Copy the items below word for word, starting with the line that contains "Which one among" and continuing through the last line of the items. Leave the pictures out of your copy.
· · · · · · ·
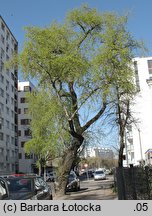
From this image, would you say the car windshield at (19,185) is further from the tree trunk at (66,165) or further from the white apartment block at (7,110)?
the white apartment block at (7,110)

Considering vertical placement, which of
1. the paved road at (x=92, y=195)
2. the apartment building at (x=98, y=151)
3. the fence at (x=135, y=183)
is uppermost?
the apartment building at (x=98, y=151)

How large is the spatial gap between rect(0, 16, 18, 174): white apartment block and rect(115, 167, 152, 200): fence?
5771 centimetres

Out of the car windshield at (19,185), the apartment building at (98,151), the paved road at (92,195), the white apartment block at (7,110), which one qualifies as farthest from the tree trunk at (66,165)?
the white apartment block at (7,110)

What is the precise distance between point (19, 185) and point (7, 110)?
6683 centimetres

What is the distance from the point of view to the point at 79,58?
18438 millimetres

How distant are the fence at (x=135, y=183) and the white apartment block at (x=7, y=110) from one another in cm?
5771

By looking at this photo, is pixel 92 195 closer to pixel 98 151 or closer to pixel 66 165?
pixel 66 165

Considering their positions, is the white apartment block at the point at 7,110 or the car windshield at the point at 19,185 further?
the white apartment block at the point at 7,110

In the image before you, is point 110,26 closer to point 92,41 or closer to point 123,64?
point 92,41

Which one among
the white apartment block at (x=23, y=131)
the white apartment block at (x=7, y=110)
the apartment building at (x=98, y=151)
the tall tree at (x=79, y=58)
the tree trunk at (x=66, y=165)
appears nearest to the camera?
the tall tree at (x=79, y=58)

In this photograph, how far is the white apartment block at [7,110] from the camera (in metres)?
72.6

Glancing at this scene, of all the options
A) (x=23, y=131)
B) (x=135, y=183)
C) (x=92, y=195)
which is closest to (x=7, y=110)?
(x=23, y=131)

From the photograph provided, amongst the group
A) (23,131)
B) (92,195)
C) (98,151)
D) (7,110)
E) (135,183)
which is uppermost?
(7,110)

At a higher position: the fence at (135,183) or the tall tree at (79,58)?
the tall tree at (79,58)
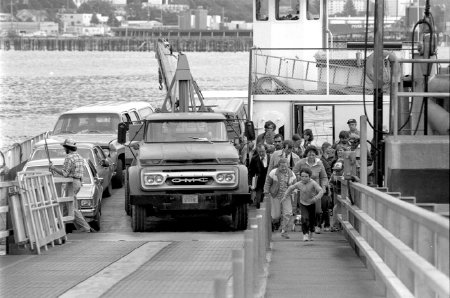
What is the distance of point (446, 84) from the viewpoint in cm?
1145

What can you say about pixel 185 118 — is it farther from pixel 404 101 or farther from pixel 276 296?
pixel 276 296

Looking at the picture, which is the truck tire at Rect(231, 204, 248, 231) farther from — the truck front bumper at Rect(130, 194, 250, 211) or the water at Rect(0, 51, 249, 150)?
the water at Rect(0, 51, 249, 150)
· · · · · · ·
• Answer to the problem:
Which one among
the white apartment block at (x=23, y=131)
the white apartment block at (x=7, y=110)
the apartment building at (x=98, y=151)
the tall tree at (x=79, y=58)
the tree trunk at (x=66, y=165)
appears nearest to the camera?
the tall tree at (x=79, y=58)

In this photograph, how far is the white apartment block at [7,110] from the camera (in metres)?
72.6

Glancing at this scene, of all the options
A) (x=23, y=131)
B) (x=135, y=183)
C) (x=92, y=195)
which is closest to (x=7, y=110)?
(x=23, y=131)

From the photograph provided, amongst the group
A) (23,131)
B) (92,195)
C) (98,151)
D) (7,110)
E) (135,183)
which is uppermost?
(7,110)

At a higher position: the fence at (135,183) or the tall tree at (79,58)?
the tall tree at (79,58)
What is the distance of point (446, 84) from the viewpoint in cm?
1145

What can you say about pixel 185 118 — is it farther from pixel 404 101 or farther from pixel 276 296?
pixel 276 296

Looking at the picture, which is the truck tire at Rect(231, 204, 248, 231) farther from — the truck front bumper at Rect(130, 194, 250, 211) or the water at Rect(0, 51, 249, 150)?
the water at Rect(0, 51, 249, 150)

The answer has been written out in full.